DIRECTIONS: Please edit the items below by replacing every "sunlit bright spot" with "patch of sunlight" and leaving everything else unchanged.

GIVEN ENTRIES:
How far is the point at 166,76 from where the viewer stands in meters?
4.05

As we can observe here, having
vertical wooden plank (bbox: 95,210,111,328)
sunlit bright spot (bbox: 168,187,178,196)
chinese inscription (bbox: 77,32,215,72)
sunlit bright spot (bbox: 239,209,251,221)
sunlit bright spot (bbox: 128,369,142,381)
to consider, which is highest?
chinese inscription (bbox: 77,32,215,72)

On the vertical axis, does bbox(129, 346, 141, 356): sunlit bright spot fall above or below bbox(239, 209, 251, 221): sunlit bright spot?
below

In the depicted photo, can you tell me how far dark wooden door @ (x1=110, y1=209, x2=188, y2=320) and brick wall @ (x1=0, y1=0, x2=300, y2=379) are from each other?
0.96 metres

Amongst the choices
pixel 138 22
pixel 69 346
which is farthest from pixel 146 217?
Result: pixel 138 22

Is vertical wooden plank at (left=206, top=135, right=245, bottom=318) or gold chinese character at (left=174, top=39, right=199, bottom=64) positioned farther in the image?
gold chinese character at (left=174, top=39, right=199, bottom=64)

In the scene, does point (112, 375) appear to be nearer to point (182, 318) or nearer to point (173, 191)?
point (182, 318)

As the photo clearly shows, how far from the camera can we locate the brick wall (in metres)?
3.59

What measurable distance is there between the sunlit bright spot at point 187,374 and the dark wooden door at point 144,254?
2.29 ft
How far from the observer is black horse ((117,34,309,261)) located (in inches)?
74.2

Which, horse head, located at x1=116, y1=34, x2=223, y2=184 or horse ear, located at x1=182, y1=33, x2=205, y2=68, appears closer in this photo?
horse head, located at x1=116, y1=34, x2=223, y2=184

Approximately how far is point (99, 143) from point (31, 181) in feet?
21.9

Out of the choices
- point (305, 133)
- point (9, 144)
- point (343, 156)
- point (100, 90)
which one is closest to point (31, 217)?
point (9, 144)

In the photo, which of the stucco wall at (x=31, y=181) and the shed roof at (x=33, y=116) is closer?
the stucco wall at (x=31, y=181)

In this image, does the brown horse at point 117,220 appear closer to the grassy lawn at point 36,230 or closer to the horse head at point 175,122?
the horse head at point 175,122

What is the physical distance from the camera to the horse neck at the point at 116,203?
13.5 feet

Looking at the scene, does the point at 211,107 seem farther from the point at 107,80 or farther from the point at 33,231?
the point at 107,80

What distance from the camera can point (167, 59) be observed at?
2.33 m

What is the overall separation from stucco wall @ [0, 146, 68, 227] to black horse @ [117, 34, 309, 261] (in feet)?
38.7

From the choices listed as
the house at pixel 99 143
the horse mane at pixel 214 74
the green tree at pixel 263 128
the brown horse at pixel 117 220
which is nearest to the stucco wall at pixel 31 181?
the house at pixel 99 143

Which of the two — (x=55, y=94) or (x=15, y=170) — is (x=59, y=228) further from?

RESULT OF THE TASK:
How far is the point at 166,76 from where the viewer stands in meters?
4.05

As we can observe here, having
vertical wooden plank (bbox: 95,210,111,328)
patch of sunlight (bbox: 168,187,178,196)
chinese inscription (bbox: 77,32,215,72)
patch of sunlight (bbox: 239,209,251,221)
patch of sunlight (bbox: 128,369,142,381)
to consider, which is highest?
chinese inscription (bbox: 77,32,215,72)

On the vertical axis, does bbox(129, 346, 141, 356): patch of sunlight fall above or below bbox(239, 209, 251, 221): patch of sunlight?
below

In the depicted photo, can you tell me how far dark wooden door @ (x1=110, y1=209, x2=188, y2=320) and brick wall @ (x1=0, y1=0, x2=300, y2=379) are from each other?
0.96 metres

Amongst the choices
pixel 138 22
pixel 69 346
which is farthest from pixel 146 217?
Result: pixel 138 22

Is vertical wooden plank at (left=206, top=135, right=245, bottom=318) or gold chinese character at (left=174, top=39, right=199, bottom=64) positioned farther in the image?
gold chinese character at (left=174, top=39, right=199, bottom=64)

In the scene, does point (112, 375) appear to be nearer to point (182, 318) or nearer to point (173, 191)?
point (182, 318)

As the photo clearly shows, how far from the camera can we locate the brick wall (in metres)?
3.59

What measurable distance is there between the patch of sunlight at point 187,374 and the dark wooden door at point 144,254?
2.29 ft
How far from the observer is black horse ((117,34,309,261)) located (in inches)?
74.2

Which, horse head, located at x1=116, y1=34, x2=223, y2=184 or horse ear, located at x1=182, y1=33, x2=205, y2=68, appears closer in this photo?
horse head, located at x1=116, y1=34, x2=223, y2=184

Approximately how far is point (99, 143) from point (31, 181) in feet?
21.9

Out of the choices
- point (305, 133)
- point (9, 144)
- point (343, 156)
- point (100, 90)
which one is closest to point (31, 217)?
point (9, 144)

In the photo, which of the stucco wall at (x=31, y=181) and the shed roof at (x=33, y=116) is closer?
the stucco wall at (x=31, y=181)

In this image, does the brown horse at point 117,220 appear closer to the grassy lawn at point 36,230 or closer to the horse head at point 175,122?
the horse head at point 175,122

What is the physical distance from the camera to the horse neck at the point at 116,203?
13.5 feet

Looking at the scene, does the point at 211,107 seem farther from the point at 107,80 or farther from the point at 33,231?
the point at 107,80

What distance from the camera can point (167, 59) be observed at?
2.33 m

What is the overall separation from stucco wall @ [0, 146, 68, 227] to black horse @ [117, 34, 309, 261] (in feet)?
38.7

From the choices listed as
the house at pixel 99 143
the horse mane at pixel 214 74
the green tree at pixel 263 128
the brown horse at pixel 117 220
which is nearest to the stucco wall at pixel 31 181?
the house at pixel 99 143

Which of the two — (x=55, y=94) or (x=15, y=170) — is (x=59, y=228) further from?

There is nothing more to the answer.